MeNZB

Vaccine description
- Target: group B meningococcus strain
- Vaccine type: Subunit

Clinical data
- Routes of administration: Injected
- ATC code: J07AH06 (WHO) ;

Legal status
- Legal status: In general: ℞ (Prescription only);

Identifiers
- CAS Number: 1107585-19-2;
- ChemSpider: none;

= MeNZB =

Meningococcal vaccine in New Zealand

MeNZB was a vaccine against a specific strain of group B meningococcus, used to control an epidemic of meningococcal disease in New Zealand.

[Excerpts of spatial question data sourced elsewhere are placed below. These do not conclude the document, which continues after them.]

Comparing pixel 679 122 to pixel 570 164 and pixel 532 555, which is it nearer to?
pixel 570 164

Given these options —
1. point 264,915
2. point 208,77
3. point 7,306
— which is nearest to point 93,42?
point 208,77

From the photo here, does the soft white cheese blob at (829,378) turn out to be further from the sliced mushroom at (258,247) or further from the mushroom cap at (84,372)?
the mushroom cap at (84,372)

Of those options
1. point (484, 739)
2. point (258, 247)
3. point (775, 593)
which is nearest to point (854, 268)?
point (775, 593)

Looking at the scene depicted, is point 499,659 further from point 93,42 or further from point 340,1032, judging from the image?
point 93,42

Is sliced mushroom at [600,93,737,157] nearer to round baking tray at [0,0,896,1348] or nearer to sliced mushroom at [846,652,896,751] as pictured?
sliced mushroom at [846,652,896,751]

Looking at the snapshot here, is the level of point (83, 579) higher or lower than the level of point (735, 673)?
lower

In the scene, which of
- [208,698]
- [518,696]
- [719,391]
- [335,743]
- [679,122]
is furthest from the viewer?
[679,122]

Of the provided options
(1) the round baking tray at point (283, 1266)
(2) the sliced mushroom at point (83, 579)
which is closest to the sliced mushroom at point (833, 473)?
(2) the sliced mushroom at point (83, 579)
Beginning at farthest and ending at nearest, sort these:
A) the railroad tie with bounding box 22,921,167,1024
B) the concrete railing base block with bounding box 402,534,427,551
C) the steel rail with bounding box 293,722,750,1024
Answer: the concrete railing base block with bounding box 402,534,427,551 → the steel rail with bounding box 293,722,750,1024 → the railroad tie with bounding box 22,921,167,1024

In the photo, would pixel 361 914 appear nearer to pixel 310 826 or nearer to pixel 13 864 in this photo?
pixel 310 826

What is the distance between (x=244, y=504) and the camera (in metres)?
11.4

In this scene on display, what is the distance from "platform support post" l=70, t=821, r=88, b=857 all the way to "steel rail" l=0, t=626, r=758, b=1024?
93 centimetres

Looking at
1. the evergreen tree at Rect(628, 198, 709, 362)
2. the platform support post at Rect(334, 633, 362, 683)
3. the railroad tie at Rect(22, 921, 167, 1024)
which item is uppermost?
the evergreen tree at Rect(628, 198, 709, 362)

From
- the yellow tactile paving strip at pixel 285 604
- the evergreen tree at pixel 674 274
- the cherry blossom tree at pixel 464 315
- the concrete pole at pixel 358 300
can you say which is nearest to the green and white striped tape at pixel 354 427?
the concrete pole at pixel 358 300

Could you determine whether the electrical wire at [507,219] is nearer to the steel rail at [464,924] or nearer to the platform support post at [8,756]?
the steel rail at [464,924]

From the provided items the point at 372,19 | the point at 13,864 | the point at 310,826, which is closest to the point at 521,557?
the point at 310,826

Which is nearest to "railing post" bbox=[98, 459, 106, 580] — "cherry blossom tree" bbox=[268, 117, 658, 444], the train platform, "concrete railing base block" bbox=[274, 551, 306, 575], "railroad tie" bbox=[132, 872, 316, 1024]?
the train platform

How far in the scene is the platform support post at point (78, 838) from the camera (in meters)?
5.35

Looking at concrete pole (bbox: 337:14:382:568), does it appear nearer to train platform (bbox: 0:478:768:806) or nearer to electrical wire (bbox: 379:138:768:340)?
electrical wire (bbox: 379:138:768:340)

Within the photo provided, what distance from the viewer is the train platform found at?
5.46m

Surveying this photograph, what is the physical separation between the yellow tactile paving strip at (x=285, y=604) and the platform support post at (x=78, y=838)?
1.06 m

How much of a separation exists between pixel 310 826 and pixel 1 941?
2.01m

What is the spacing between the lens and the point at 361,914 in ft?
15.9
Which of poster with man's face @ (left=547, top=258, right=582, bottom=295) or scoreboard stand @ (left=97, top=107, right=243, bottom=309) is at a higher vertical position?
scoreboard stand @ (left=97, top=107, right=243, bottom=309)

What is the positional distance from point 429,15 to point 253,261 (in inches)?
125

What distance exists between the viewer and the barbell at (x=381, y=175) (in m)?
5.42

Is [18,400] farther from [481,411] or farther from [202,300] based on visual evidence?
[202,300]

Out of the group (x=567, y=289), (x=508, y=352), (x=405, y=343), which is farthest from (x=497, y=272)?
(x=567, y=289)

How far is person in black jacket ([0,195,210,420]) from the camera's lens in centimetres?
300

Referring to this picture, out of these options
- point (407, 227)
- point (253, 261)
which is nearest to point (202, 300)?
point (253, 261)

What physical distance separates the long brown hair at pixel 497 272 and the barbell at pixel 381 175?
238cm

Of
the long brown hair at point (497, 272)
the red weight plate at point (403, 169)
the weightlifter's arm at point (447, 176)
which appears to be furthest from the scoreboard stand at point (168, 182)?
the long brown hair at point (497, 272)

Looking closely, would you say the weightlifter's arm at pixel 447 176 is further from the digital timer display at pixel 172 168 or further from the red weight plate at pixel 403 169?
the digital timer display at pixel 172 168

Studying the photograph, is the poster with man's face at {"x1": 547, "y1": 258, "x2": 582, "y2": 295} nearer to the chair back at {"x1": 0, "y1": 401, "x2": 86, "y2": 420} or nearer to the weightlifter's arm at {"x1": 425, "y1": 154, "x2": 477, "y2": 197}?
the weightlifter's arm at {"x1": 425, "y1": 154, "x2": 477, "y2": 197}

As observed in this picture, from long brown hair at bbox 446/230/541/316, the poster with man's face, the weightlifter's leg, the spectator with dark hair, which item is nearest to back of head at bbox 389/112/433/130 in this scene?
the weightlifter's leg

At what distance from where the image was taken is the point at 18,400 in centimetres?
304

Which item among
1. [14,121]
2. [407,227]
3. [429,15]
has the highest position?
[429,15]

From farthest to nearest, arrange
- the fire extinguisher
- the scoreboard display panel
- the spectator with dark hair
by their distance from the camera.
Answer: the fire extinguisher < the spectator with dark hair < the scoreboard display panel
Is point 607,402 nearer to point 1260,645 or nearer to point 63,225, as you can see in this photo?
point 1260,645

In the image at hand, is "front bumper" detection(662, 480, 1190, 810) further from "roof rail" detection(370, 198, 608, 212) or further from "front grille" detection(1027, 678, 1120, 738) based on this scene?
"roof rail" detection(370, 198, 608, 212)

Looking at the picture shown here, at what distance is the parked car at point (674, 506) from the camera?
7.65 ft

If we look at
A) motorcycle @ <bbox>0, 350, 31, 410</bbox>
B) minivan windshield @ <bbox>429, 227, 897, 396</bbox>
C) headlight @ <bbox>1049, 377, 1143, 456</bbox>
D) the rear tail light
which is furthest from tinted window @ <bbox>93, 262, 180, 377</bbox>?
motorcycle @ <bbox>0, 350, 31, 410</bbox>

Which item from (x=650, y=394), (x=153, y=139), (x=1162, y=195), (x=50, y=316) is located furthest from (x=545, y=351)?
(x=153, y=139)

Most people are able to carry the meningococcus bacteria safely with no ill effects. However, meningococcal disease can cause meningitis and sepsis, resulting in brain damage, failure of various organs, severe skin and soft-tissue damage, and death.

Immunisation with MeNZB requires three doses, administered approximately six weeks apart (except in newborns, who have them in conjunction with their 6-week, 3-month and 5-month injections). People who have been fully immunised may still carry the meningococcus bacteria and may still contract meningococcal disease.

==Components==
Each dose is 0.5 ml and contains:

- 25 mcg of outer membrane vesicles from the Neisseria meningitidis group B strain NZ98/254. The vaccine does not contain any whole bacteria (alive or dead). The "outer membrane vesicles" it contains are a small part of the "skin" of the bacteria that let the immune system recognise and prepare for being infected with the real thing. MeNZB vaccine does not contain any human, blood, or bovine (cow) products, egg products, neomycin or the preservative thiomersal (mercury). There are no live meningococcal bacteria in the vaccine and it is not possible to catch the disease or become a carrier of the disease from the vaccine.
- 1.65 mg of aluminium hydroxide (an adjuvant). The immune system will normally not mount an immune response to the outer membrane vesicles if they are presented alone. The presence of the adjuvant forces the immune system to respond to the membrane vesicles by acting to prevent their breakdown and elimination, while causing local tissue damage to provoke the desired immune reaction.
- histidine (to stabilise the pH). The histidine pH buffer is to ensure the vaccine stays as close as possible to the pH of human body fluids. This is to ensure the immune system does not waste time trying to neutralise the vaccine instead of responding to the outer membrane vesicles.
- normal saline. The saline (sterile salt and water) is also like packaging. It is required so that all of the above can be dissolved into a solution that can be injected. It is the same salinity (saltiness) as normal human body fluid.

The antigen in MeNZB is prepared from B:4:P1.7b,4 (NZ 98/254 ) N. meningitidis strain, grown in a fermentor. The bacteria are grown in a synthetic culture medium containing sugar, essential amino acids and essential elements such as iron and potassium. The fermentation does not use bovine or porcine products. The cellular outer membranes are extracted with the detergent deoxycholate, which kills the bacteria. Outer membrane vesicles are purified out of the culture medium by ultracentrifugation, stabilised by histidine and then adsorbed to aluminium hydroxide Al(OH)_{3} as an adjuvant. Purification is achieved by ultrafiltration/diafiltration.

==Impact==
Since its introduction in 2004 the vaccine has had a dramatic impact on the meningitis epidemic began in 1991. Between 2004 and 2006 New Zealand offered free MeNZB vaccination to anyone under the age of 20. Routine immunisation for babies and preschoolers continued until June 2008. The last phase of this programme, immunisation for people with a high medical risk, ended in March 2011. Reasons given for this halt of the programme include that the epidemic was coming to an end, and that immune protection given by the vaccine is only short-term. The primary analysis estimated MeNZB to have an effectiveness of 77% after 3 doses and a mean follow-up time of 3.2 years.

As N. gonorrhoeae and N. meningitidis are closely related bacteria and have 80–90% homology in their genetic sequences some cross-protection by meningococcal vaccines against N. gonorrhoeae infections is plausible. A study published in 2017 showed that MeNZB vaccine provided a partial protection against Gonorrhea. The vaccine efficiency was calculated to be 31%.